■ **PAGE EXTRACT**
====

Even if you're not programming in TypeScript and this syntax looks weird, it's always worth making sure that the rebuild state follows the business rules. It's essential to ensure that we handled all events properly. As the application evolves, our business logic changes and events schema may change. Thus, it is worth having the state check and unit tests to reduce unexpected errors related to the wrong state.


Getting back to snapshotting. Having all of that and defining the example command handling logic for closing the cashier's shift as:

function endShift(
  events: CashRegisterEvent[],
  command: EndShift
): {
  newState: CashRegister;
  newEvent: ShiftEnded;
} {
  const cashRegister = aggregateStream(events, when, isCashRegister);

  if (cashRegister.currentCashierId === undefined) {
    throw 'SHIFT_NOT_STARTED';
  }

  const newEvent: ShiftEnded = {
    type: 'shift-finished',
    data: {
      cashRegisterId: cashRegister.id,
      finishedAt: new Date(),
    },
  };

  return {
    newState: applyEvent(cashRegister, newEvent, when, isCashRegister),
    newEvent,
  };
}

Then the application code for getting and storing events can be defined as:

async function handleEndShift(command: EndShift): Promise<void> {
  const eventStore = EventStoreDBClient.connectionString(
    `esdb://localhost:2113?tls=false`
  );

  const streamName = `cashregister-${command.data.cashRegisterId}`;

  // 1. Read events and snapshot from the separate stream
  const { events, lastSnapshotRevision } = await readCashRegisterEvents(
    eventStore,
    streamName
  );

  // 2. Perform business logic handling the command
  const { newState, newEvent } = endShift(events, command);

  // 3. Append the new event and snapshot
  await storeCashRegister(
    eventStore,
    streamName,
    newEvent,
    newState,
    lastSnapshotRevision
  );
}

If your strategy is to store events in a separate stream, the helper functions can be defined as:

async function readCashRegisterEvents(
  eventStore: EventStoreDBClient,
  streamName: string
) {
  return readEventsFromExternalSnapshot<CashRegisterEvent>(
    (streamName) => readSnapshotFromSeparateStream(eventStore, streamName),
    eventStore,
    streamName
  );
}

async function storeCashRegister(
  eventStore: EventStoreDBClient,
  streamName: string,
  newEvent: ShiftFinished,
  newState: CashRegister,
  lastSnapshotRevision?: bigint
) {
  return appendEventAndExternalSnapshot(
    tryBuildCashierSnapshot,
    (snapshot, streamName, lastSnapshotRevision) =>
      appendSnapshotToSeparateStream(
        eventStore,
        snapshot,
        streamName,
        lastSnapshotRevision
      ),
    eventStore,
    streamName,
    newEvent,
    newState,
    lastSnapshotRevision
  );
}

If we store them in the same stream, the code will look slightly different (as we don't need to pass the last snapshot revision):

async function handleEndShiftSameSnapshotStream(
  command: EndShift
): Promise<void> {
  const eventStore = EventStoreDBClient.connectionString(
    `esdb://localhost:2113?tls=false`
  );

  const streamName = `cashregister-${command.data.cashRegisterId}`;

  // 1. Read events and snapshot from the same stream
  const events = await readCashRegisterEvents(eventStore, streamName);

  // 2. Perform business logic handling the command
  const { newState, newEvent } = endShift(events, command);

  // 3. Append the new event and snapshot
  await storeCashRegister(eventStore, streamName, newEvent, newState);
}

async function readCashRegisterEvents(
  eventStore: EventStoreDBClient,
  streamName: string
) {
  return readEventsFromSnapshotInTheSameStream<CashRegisterEvent>(
    eventStore,
    streamName
  );
}

async function storeCashRegister(
  eventStore: EventStoreDBClient,
  streamName: string,
  newEvent: ShiftFinished,
  newState: CashRegister
) {
  return appendEventAndSnapshotToTheSameStream<CashRegister, CashRegisterEvent>(
    tryBuildCashierSnapshot,
    eventStore,
    streamName,
    newEvent,
    newState
  );
}

It should be clear now that we can hide the implementation detail about the snapshotting strategy by adding wrapper methods. What's more, we can use snapshotting for entities with the most considerable amount of events. For the others, we can use the traditional approach. By utilising the tactic presented above, we can keep the primary code snapshotting agnostic.

====

■ **BRIEF 1**
Name every distinct function that the snapshotting extract declares with the keywords "async function". List each name once, even if the extract declares it more than once.
■ **BRIEF 2**
Answer these questions from the snapshotting extract.
(a) In endShift, what value is thrown when currentCashierId is undefined?
(b) What connection string do the handler functions pass to EventStoreDBClient.connectionString?
(c) Why does the same-stream version of the code look slightly different?
■ **BRIEF 3**
Reproduce the passage of the snapshotting extract between "It should be" and "code snapshotting agnostic.", inclusive.

====

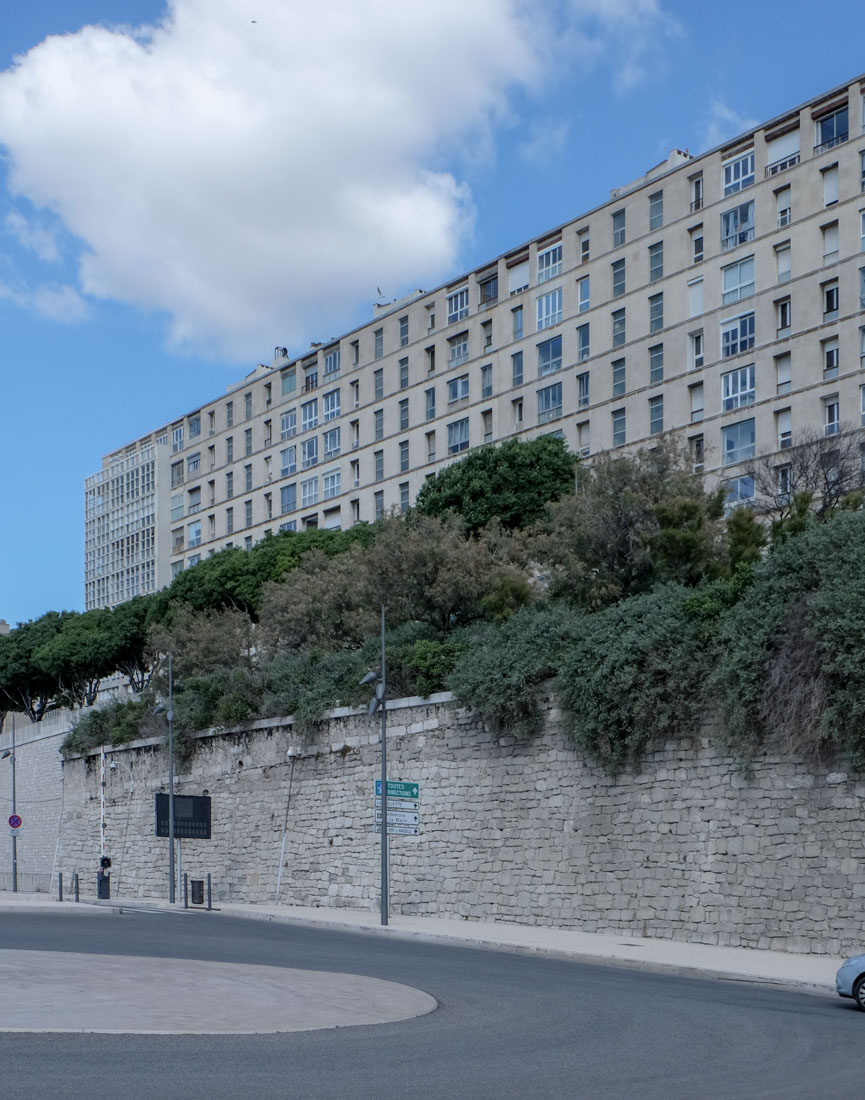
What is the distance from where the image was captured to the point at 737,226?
5972 centimetres

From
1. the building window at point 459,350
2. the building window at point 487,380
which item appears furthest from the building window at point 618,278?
the building window at point 459,350

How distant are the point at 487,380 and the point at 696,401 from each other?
14.3 meters

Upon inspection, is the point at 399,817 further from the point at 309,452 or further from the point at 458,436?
the point at 309,452

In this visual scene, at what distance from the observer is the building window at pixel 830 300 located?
5559cm

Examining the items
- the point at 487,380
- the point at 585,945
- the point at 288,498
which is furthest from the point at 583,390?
the point at 585,945

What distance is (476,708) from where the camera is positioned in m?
32.2

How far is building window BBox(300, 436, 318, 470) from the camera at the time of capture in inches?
3292

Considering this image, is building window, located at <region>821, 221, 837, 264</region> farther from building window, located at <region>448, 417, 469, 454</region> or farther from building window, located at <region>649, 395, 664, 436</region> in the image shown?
building window, located at <region>448, 417, 469, 454</region>

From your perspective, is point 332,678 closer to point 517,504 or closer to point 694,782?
point 694,782

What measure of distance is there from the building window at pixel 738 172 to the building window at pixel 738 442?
34.3 ft

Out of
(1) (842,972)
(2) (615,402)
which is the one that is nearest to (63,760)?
(2) (615,402)

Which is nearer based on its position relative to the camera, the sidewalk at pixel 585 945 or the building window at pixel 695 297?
the sidewalk at pixel 585 945

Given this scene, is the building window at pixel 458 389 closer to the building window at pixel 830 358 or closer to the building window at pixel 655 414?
the building window at pixel 655 414

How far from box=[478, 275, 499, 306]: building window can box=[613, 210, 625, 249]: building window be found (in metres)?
8.91
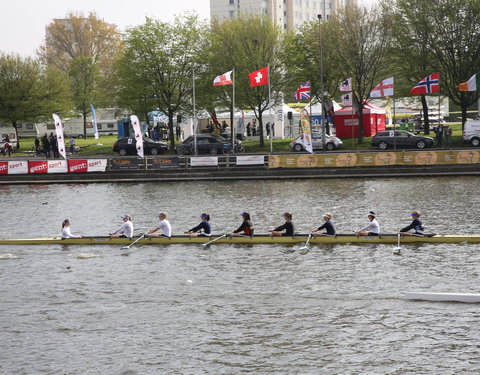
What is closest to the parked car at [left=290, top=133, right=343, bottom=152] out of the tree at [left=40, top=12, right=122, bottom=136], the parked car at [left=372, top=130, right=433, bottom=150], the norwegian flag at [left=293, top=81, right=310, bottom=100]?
the parked car at [left=372, top=130, right=433, bottom=150]

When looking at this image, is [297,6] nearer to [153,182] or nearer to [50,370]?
[153,182]

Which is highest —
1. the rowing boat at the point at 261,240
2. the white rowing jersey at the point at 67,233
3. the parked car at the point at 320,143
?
the parked car at the point at 320,143

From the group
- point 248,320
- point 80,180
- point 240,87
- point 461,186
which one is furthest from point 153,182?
point 248,320

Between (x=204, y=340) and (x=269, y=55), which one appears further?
(x=269, y=55)

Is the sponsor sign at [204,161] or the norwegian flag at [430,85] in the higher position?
the norwegian flag at [430,85]

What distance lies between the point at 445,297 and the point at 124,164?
36345mm

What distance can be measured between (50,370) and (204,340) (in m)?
4.16

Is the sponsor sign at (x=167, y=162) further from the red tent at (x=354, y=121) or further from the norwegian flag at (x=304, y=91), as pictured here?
the red tent at (x=354, y=121)

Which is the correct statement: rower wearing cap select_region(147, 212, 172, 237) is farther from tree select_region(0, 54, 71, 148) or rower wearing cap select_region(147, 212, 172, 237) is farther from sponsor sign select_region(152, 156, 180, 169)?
tree select_region(0, 54, 71, 148)

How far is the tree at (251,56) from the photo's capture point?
66.0m

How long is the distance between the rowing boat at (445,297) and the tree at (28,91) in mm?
65213

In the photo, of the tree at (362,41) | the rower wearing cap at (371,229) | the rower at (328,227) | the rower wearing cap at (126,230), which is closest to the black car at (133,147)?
the tree at (362,41)

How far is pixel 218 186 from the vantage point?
4781 centimetres

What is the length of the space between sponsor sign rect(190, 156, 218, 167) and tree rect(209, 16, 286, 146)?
49.4 ft
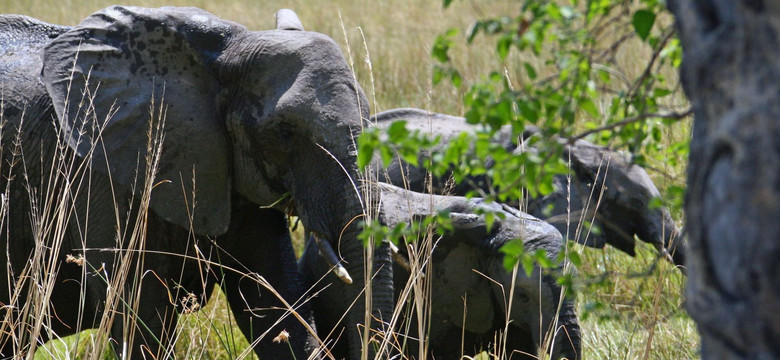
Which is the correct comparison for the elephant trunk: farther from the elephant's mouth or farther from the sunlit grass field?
the sunlit grass field

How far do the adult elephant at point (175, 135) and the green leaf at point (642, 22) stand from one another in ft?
8.00

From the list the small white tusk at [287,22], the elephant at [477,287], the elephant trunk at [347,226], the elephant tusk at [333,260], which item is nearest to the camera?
the elephant tusk at [333,260]

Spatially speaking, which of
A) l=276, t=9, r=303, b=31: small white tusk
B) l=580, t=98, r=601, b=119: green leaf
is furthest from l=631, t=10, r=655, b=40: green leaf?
l=276, t=9, r=303, b=31: small white tusk

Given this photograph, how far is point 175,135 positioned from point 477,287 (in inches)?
53.7

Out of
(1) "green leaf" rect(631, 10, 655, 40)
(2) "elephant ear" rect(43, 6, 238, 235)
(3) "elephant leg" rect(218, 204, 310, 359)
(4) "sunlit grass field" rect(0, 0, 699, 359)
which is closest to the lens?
(1) "green leaf" rect(631, 10, 655, 40)

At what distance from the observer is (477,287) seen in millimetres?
4742

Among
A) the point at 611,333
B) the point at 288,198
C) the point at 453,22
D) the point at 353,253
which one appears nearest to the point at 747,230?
the point at 353,253

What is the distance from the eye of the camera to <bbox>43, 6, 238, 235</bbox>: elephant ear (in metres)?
4.36

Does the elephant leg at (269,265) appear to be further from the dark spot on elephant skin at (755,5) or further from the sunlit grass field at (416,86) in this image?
the dark spot on elephant skin at (755,5)

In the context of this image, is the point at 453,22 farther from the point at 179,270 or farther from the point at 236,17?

====

■ **EXERCISE RESULT 1**
handleEndShift
readCashRegisterEvents
storeCashRegister
handleEndShiftSameSnapshotStream

■ **EXERCISE RESULT 2**
(a) 'SHIFT_NOT_STARTED'
(b) esdb://localhost:2113?tls=false
(c) It doesn't need to pass the last snapshot revision.

■ **EXERCISE RESULT 3**
It should be clear now that we can hide the implementation detail about the snapshotting strategy by adding wrapper methods. What's more, we can use snapshotting for entities with the most considerable amount of events. For the others, we can use the traditional approach. By utilising the tactic presented above, we can keep the primary code snapshotting agnostic.